(Reuters) - Apache Corp (APA.N), an oil and natural gas exploration and production company, reported a higher quarterly profit on Thursday that matched Wall Street’s expectations, helped by a surge in shale operations.
The company, which sold off its Gulf of Mexico shelf assets last month, has been focusing more on onshore production and said its North American onshore liquids production rose 42 percent to 175,000 barrels per day in the quarter.
“We expect Apache to have an improved asset mix that will drive more predictable production growth and strong returns, and create additional shareholder value for years to come,” Chief Executive Steve Farris said in a statement.
Shares in the Houston-based company rose 2.2 percent to $82 in premarket trading on Thursday.
For the second quarter, Apache reported net income of $1.02 billion, or $2.54 per share, compared with $337 million, or 86 cents per share, in the year-ago quarter.
Excluding hedging losses and other one-time items, Apache earned $2.01 per share.
By that measure, Apache’s earnings matched Wall Street’s expectations, according to Thomson Reuters I/B/E/S.
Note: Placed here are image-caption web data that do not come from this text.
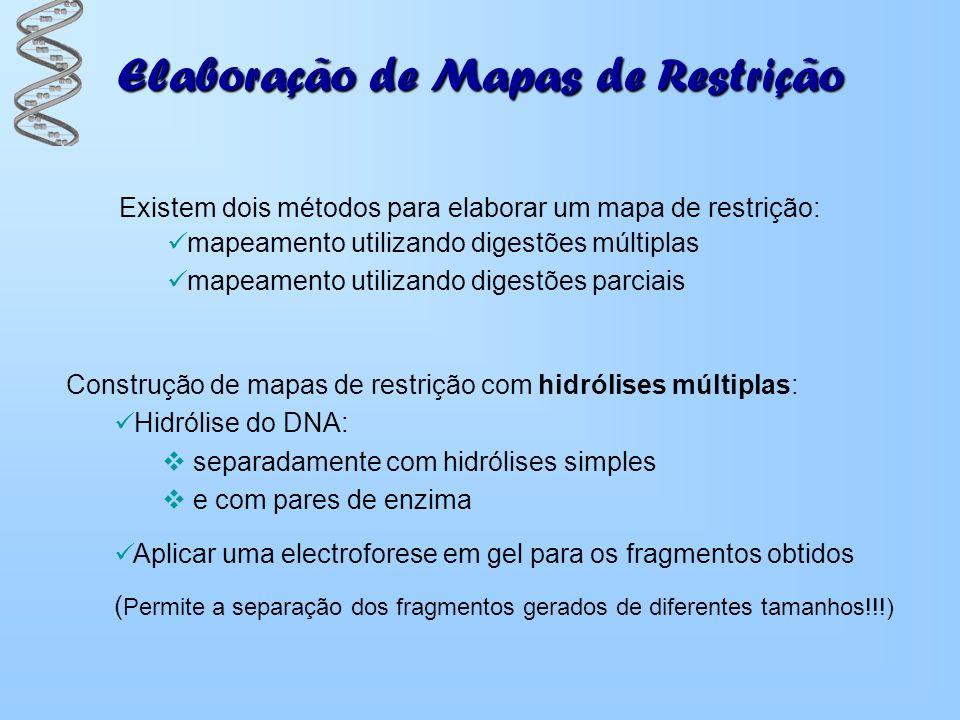 Elaboração de Mapas de Restrição Existem dois métodos para elaborar um mapa de restrição: mapeamento utilizando digestões múltiplas mapeamento utiliza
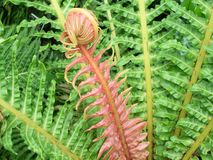 Red Fern Frond Stock Photography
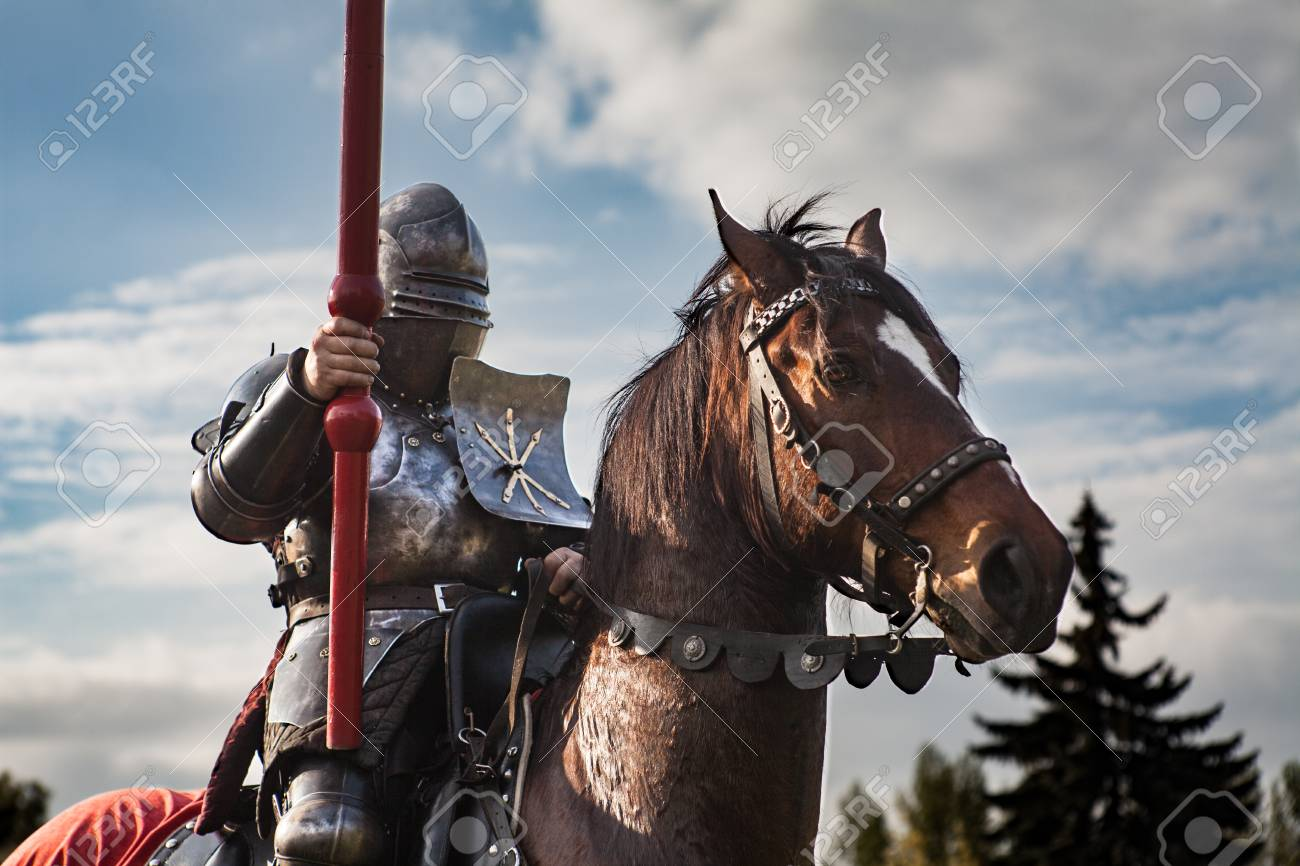 Image result for knight horse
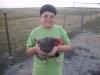 San Antonio chickens 2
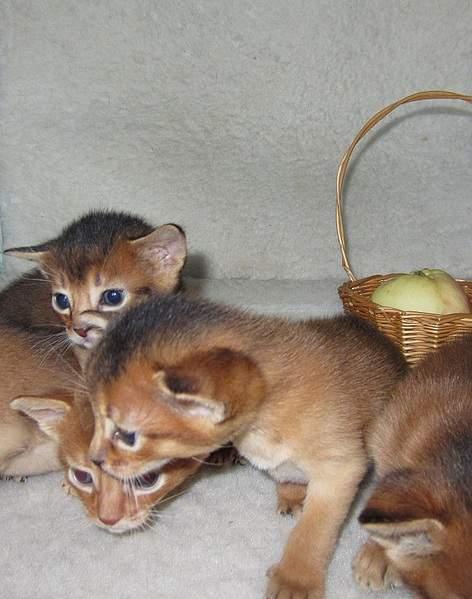 607 X 770 154.8 Kb 926 X 782 243.8 Kb Веточка для Коржиков и абиссинских кошек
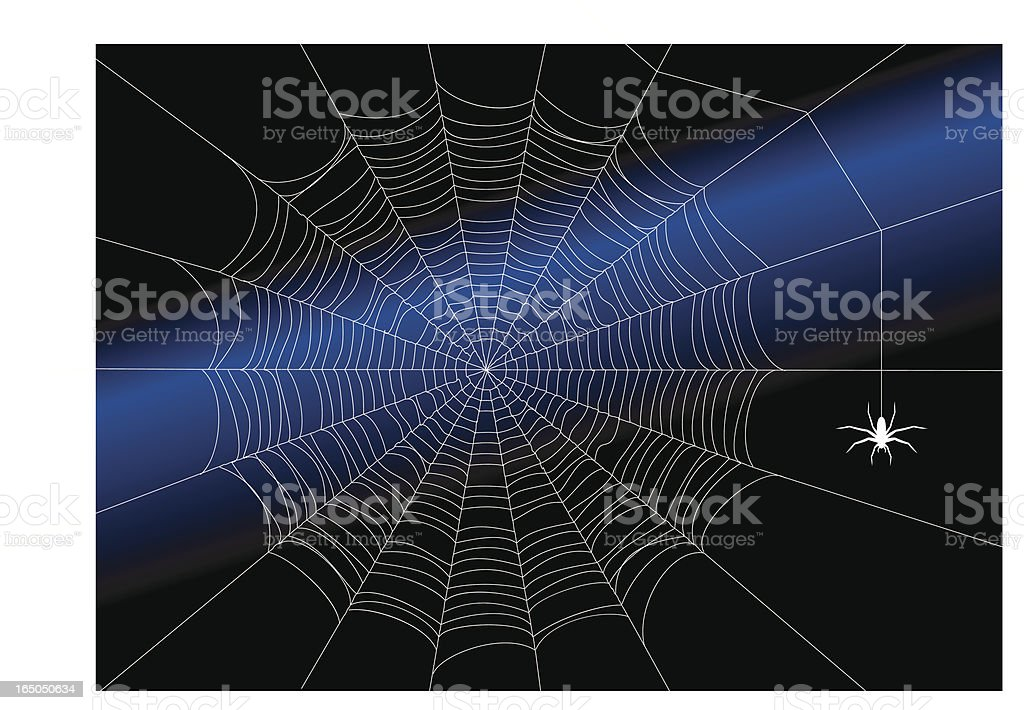 The almost perfect spiderweb royalty-free the almost perfect spiderweb stock vector art & more images of attending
Revenue rose 10 percent to $4.38 billion, besting the $4.28 billion analysts expected.
The company’s average price for its oil inched up slightly to $97.93 per barrel in the quarter, as did its average price for its natural gas, to $3.87 per thousand cubic feet.
Separately, the company also reported seven oil and natural gas discoveries across Egypt’s Western Desert.
Apache is selling its Gulf of Mexico shelf assets for $3.75 billion to private equity firm Riverstone Holdings LLC to focus more on its U.S. onshore assets.